**Énoncé a**
Modifiez tous les enregistrements ci-dessous en remplaçant « image » par « photograph » sans rien changer d'autre, puis redonnez-les en omettant les images.

**Texte fourni**
----

En un peu plus de soixante ans le développement des satellites a profondément changé notre vie quotidienne. De Spoutnik à Starlink le chemin parcouru est impressionnant. Les prouesses technologiques et les applications de ces engins en orbite ont apporté de véritables progrès dont nous pourrons durablement profiter si la gouvernance de ce domaine politique et économique nouveau évolue elle aussi.
Lorsque que l’on regarde le ciel le soir, à l’œil nu ou au télescope, il nous arrive de remarquer dans notre champs visuel un petit objet ponctuel qui se déplace lentement en silence. Ce ne sont ni des avions, ni des OVNI. En fait il s’agit de satellites artificiels qui tournent autour de la terre pour nous rendre de nombreux services.
Un peu d’Histoire
Très tôt l’homme s’est intéressé aux corps célestes ainsi que le laisse penser des vestiges préhistoriques datant d’il y a plus de 30 000 ans. Pendant des millénaires, la lune, seul satellite naturel de la Terre, a fasciné de nombreuses civilisations dont la culture, la religion et la vie sociale ont été influencées par l’observation des mouvements de cet astre dans le ciel et leurs interprétations.
L’idée de voyager dans l’espace est moins ancienne, comme en témoigne des récits du deuxième siècle de notre ère et ce n’est qu’au treizième siècle que l’homme envoie des objets dans le ciel avec des première fusées inventées en Chine.
Au fur et à mesure que les l’on progresse dans l’utilisation de matériaux ou techniques de propulsion, les invraisemblances des fictions anciennes décrivant des Aller-Retours dans l’espace s’estompent peu à peu comme on peut le lire dans “Voyage chimérique au monde de la Lune” de Francis Godwin (1648), dans le roman mondialement connu de Jules Verne “De la Terre à la Lune” (1865) et dans première nouvelle faisant référence au concept de satellite “The Brick Moon” de Edward Everett Hale (1869).
Le premier ouvrage scientifique sur l’utilisation de fusées pour le lancement des engins spatiaux est publié par le russe Constantin Tsiolkovsky en 1903. Dans “Exploration de l’espace au moyen d’engins à réaction” il est le premier à calculer la vitesse minimale que doit atteindre un objet pour qu’il se place en orbite autour de la Terre (8 km/s) et à évoquer les satellites géostationnaires.
Dans “La Problématique du vol spatial” (1928) le Slovène Herman Potočnik décrit comment l’homme peut s’établir de manière permanente dans l’espace et les conditions d’utilisation des engins spatiaux pour procéder à des observations pacifiques et militaires de la surface de la Terre. Il étudie aussi le problème des communications entre le sol et les satellites avec la radio.
En 1945, Arthur C. Clarke (1917-2008) publie dans la revue Wireless World un article technique intitulé “Extra-terrestrial Relays — Can Rocket Stations Give World-wide Radio Coverage?” dans lequel il décrit en détail comment des satellites artificiels peuvent être utilisés comme stations relais pour les communications terrestres. Visionnaire, il prédit qu’avec un ensemble de satellites couvrant le globe il sera possible de disposer d’un réseau de télécommunication planétaire.

----

**Relevé des données**
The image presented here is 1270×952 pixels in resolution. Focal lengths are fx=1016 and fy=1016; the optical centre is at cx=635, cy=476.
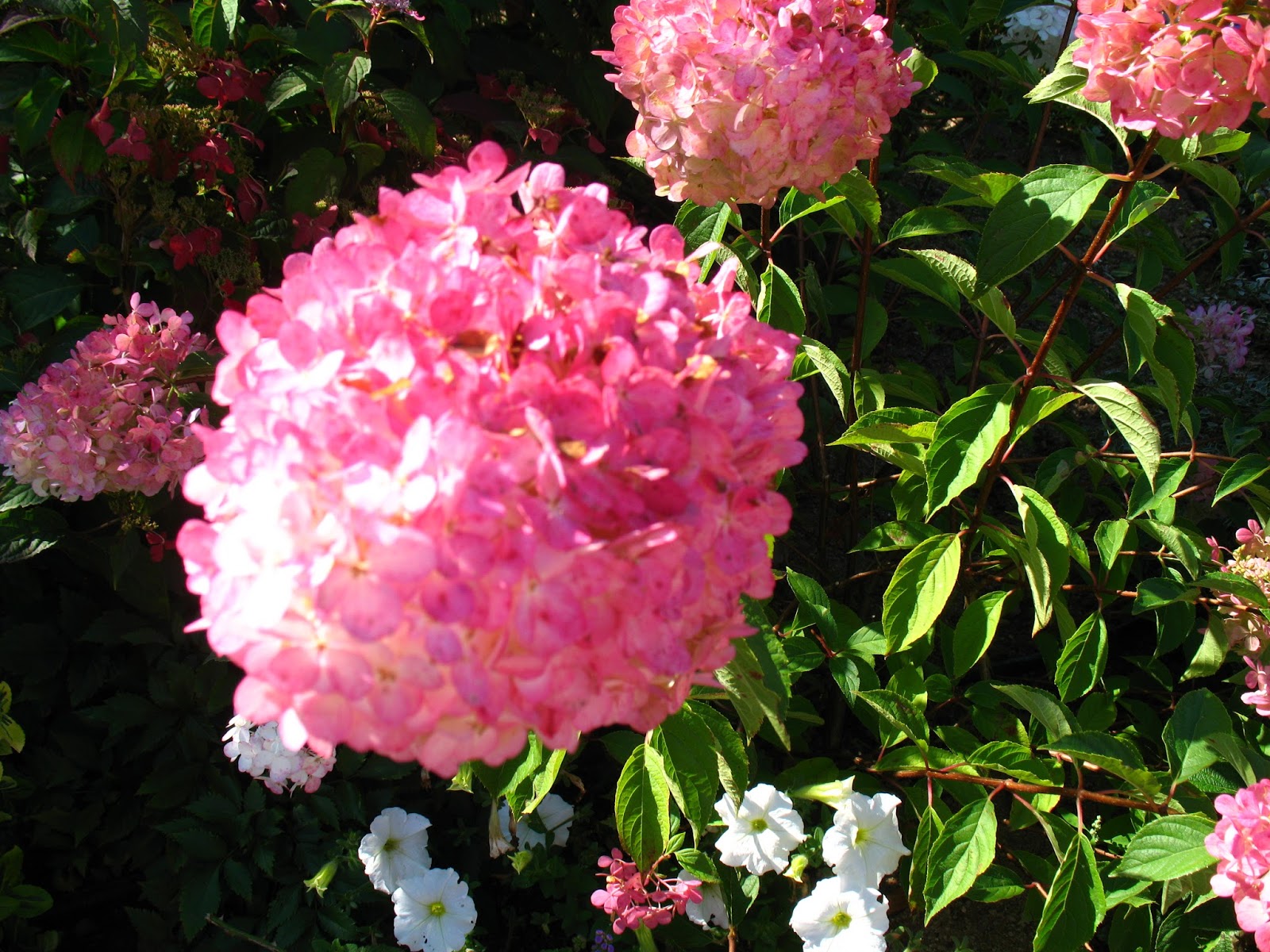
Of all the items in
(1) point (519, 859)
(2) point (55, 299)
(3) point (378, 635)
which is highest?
(3) point (378, 635)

----

**Énoncé b**
Dans le texte sur l'histoire des satellites, transcrivez tout ce qui va de « L’idée de voyager » jusqu'à « Everett Hale (1869). ».

**Réponse attendue a**
The photograph presented here is 1270×952 pixels in resolution. Focal lengths are fx=1016 and fy=1016; the optical centre is at cx=635, cy=476.
Of all the items in
(1) point (519, 859)
(2) point (55, 299)
(3) point (378, 635)
which is highest?
(3) point (378, 635)

**Réponse attendue b**
L’idée de voyager dans l’espace est moins ancienne, comme en témoigne des récits du deuxième siècle de notre ère et ce n’est qu’au treizième siècle que l’homme envoie des objets dans le ciel avec des première fusées inventées en Chine.
Au fur et à mesure que les l’on progresse dans l’utilisation de matériaux ou techniques de propulsion, les invraisemblances des fictions anciennes décrivant des Aller-Retours dans l’espace s’estompent peu à peu comme on peut le lire dans “Voyage chimérique au monde de la Lune” de Francis Godwin (1648), dans le roman mondialement connu de Jules Verne “De la Terre à la Lune” (1865) et dans première nouvelle faisant référence au concept de satellite “The Brick Moon” de Edward Everett Hale (1869).